Better Data Can Help Financial Institutions Lend to More of the 30 Million Small and Medium-Sized Businesses in the United States
LexisNexis Risk Solutions released the results of its 2019 Small and Mid-Sized Business (SMB) Financial Inclusion Report, which measures the degree SMBs experience challenges when seeking financial support from banks and lenders. Based on a survey of 305 owners and authorized agents of SMBs (businesses with up to $20 million in annual revenue) who have applied for funding in the past three years or intend to apply in the next three years, the findings revealed that smaller SMBs are at increased risk of experiencing financial exclusion, compared to their larger peers.
SMBs are drivers of job growth for the economy with new businesses launching daily. In order to start up and thrive, these businesses need access to capital for growth. However, due to a lack of information caused by short/scant commercial credit histories, bad personal credit or unwillingness on the part of owners to provide personal financial information, financial institutions can be hesitant to lend to SMBs.
“There is great opportunity for financial institutions to extend credit to a larger share of the more than 30 million SMBs in the United States, but these institutions need access to richer data that can help evaluate creditworthiness in a way that does not add risk to their lending portfolios,” said Ben Cutler, vice president, business risk and specialty markets, LexisNexis Risk Solutions. “Many SMBs want or need credit but believe they will be denied. Financial institutions run the risk of excluding a sizeable number of potential and loyal customers by not properly educating them on and providing options for funding.”
The smallest SMBs, with under $100,000 in annual revenues, are less likely to 1) have a good understanding of the financing available; 2) believe they have sufficient access to credit; and 3) have applied for funding in the past three years. While they want credit, they believe they will be denied due to a lack of a lengthy commercial credit history. Additionally, some SMB owners have bad personal credit and assume this disqualifies them from accessing credit for their small business. However, data shows that 66% of SMBs earning less than $500,000 indicated they would be loyal to a lender that approves them for funding.

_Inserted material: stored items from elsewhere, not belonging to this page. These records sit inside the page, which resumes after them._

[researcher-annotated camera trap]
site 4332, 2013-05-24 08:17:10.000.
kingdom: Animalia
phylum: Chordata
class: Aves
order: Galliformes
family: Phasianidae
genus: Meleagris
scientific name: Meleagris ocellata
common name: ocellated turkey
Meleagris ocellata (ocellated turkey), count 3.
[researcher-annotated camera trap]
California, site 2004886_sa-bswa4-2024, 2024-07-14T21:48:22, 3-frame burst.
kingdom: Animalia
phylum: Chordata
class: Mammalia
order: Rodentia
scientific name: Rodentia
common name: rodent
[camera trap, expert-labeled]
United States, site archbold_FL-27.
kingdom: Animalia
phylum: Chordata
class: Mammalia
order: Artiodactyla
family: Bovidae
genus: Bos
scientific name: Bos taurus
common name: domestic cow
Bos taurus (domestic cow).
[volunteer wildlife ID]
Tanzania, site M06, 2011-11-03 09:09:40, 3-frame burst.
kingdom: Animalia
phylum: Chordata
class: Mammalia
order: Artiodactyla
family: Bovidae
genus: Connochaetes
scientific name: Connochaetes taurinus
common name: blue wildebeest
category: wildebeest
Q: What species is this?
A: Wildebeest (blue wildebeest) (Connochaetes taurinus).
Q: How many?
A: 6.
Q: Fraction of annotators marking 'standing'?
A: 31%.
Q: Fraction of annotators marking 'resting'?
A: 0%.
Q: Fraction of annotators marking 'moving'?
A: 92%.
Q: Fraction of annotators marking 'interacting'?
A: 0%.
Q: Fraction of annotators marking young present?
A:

While many small SMBs are eager to apply for funding, they are generally less willing to provide personal financial statements or personal guarantees in order to secure that funding. They are also less likely to have a good understanding of the financing options available to them, which can further exclude them from accessing the funding they need. By educating SMBs on their financing options and using enhanced sources of data in their lending evaluation process, financial institutions can make more informed decisions, which can help win long-term customers they might have otherwise turned away.